Wafford appealed on the argument that, as a matter of law, comments made by counsel during opening statements cannot open the door to otherwise inadmissible evidence.
ANALYSIS AND CONCLUSION
The Court reasoned that (1) a party who introduces evidence of questionable admissibility may open the door to rebuttal with evidence that would otherwise be inadmissible, and (2) a party who is the first to raise a particular subject at trial may open the door to evidence offered to explain, clarify, or contradict the party’s evidence. State v. Jones, citing 5 KARL B. TEGLAND, WASHINGTON PRACTICE: EVIDENCE LAW AND PRACTICE § 103.14, at 66-67 (5th ed.2007).
With that background, the Court addressed Wafford’s argument that because a comment made during an opening statement is not evidence, it cannot open the door pursuant to State v. Whelchel and Corson v. Corson.
However, the Court distinguished these cases. First, it reasoned that Whelchel does not support the broad proposition that opening statements cannot open the door because the evidence in question in Whelchel was admissible when the parties made opening statements. Second, the Corson case was distinguishable because in that case the trial court wrongfully admitted irrelevant and prejudicial evidence in response to an improper opening statement when other more effective means of ensuring a fair proceeding are available. Consequently, the Corson case did not hold that opening statements can never open the door to otherwise inadmissible evidence.
Next, the Court rejected Wafford’s argument that comments made during opening statements cannot open the door. First, such a rule would be contrary to the general rule permitting trial courts the discretion to determine the admissibility of evidence. Second, whether the issue arises from the statement of counsel or the testimony of a witness is immaterial to the question faced by the trial judge: to what extent, if any, has the statement compromised the fairness of the trial and what, if any, response is appropriate:
“In answering this question, the trial judge should have a range of options at his or her disposal. A judge may admonish the jury to disregard certain statements or reiterate its instruction that opening statements are not evidence. The judge may allow testimony about otherwise inadmissible evidence, while continuing to exclude the exhibit or document which contains the evidence. Or the judge may find that a party has opened the door to otherwise inadmissible evidence. The appropriate response is that, which in the discretion of the trial judge, best restores fairness to the proceeding.”

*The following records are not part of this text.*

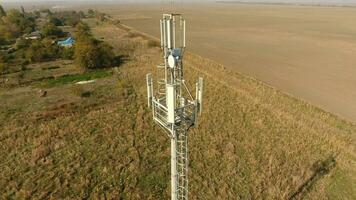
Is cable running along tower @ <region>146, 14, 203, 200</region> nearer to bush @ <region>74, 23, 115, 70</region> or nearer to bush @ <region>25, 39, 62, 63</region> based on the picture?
bush @ <region>74, 23, 115, 70</region>

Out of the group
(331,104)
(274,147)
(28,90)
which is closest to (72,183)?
→ (274,147)

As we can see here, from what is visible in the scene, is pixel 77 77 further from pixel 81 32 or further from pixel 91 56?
pixel 81 32

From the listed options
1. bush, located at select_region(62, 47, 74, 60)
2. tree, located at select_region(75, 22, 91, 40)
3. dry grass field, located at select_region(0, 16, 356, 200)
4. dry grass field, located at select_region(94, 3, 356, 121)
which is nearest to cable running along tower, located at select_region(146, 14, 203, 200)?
dry grass field, located at select_region(94, 3, 356, 121)

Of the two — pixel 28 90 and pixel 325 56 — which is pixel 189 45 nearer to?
pixel 325 56

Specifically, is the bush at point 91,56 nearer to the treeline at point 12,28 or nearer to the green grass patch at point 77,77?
the green grass patch at point 77,77

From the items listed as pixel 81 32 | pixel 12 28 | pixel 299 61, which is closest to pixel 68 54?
pixel 81 32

Finally, the Court rejected Wafford’s argument that the trial court mistakenly admitted the recording because it was inadmissible hearsay and therefore incompetent evidence. Under ER 801(d)(1)(ii), a statement is not hearsay if “the declarant testifies at the trial or hearing and is subject to cross examination concerning the statement, and the statement is… consistent with the declarant’s testimony and is offered to rebut an express or implied charge against the declarant of recent fabrication or improper influence or motive. . . .” Here, however, the victim testified. The court concluded her affirmation of Wafford’s unlawful sexual conduct was consistent with her testimony and is thus not hearsay under ER 801(d)(1).
With that, the Court upheld Wafford’s conviction and sentencing.
It is well settled in Washington that a party that introduces evidence of questionable admissibility runs the risk of “opening the door” to the admission of otherwise inadmissible evidence by an opposing party.
For this reason, it is mandatory that attorneys exercise extreme discretion with their comments and questions during trial. Defense attorneys must avoid discussing evidence they work so hard to suppress. Not only can one “open the door” during direct and cross examination of witnesses, but also opening statements.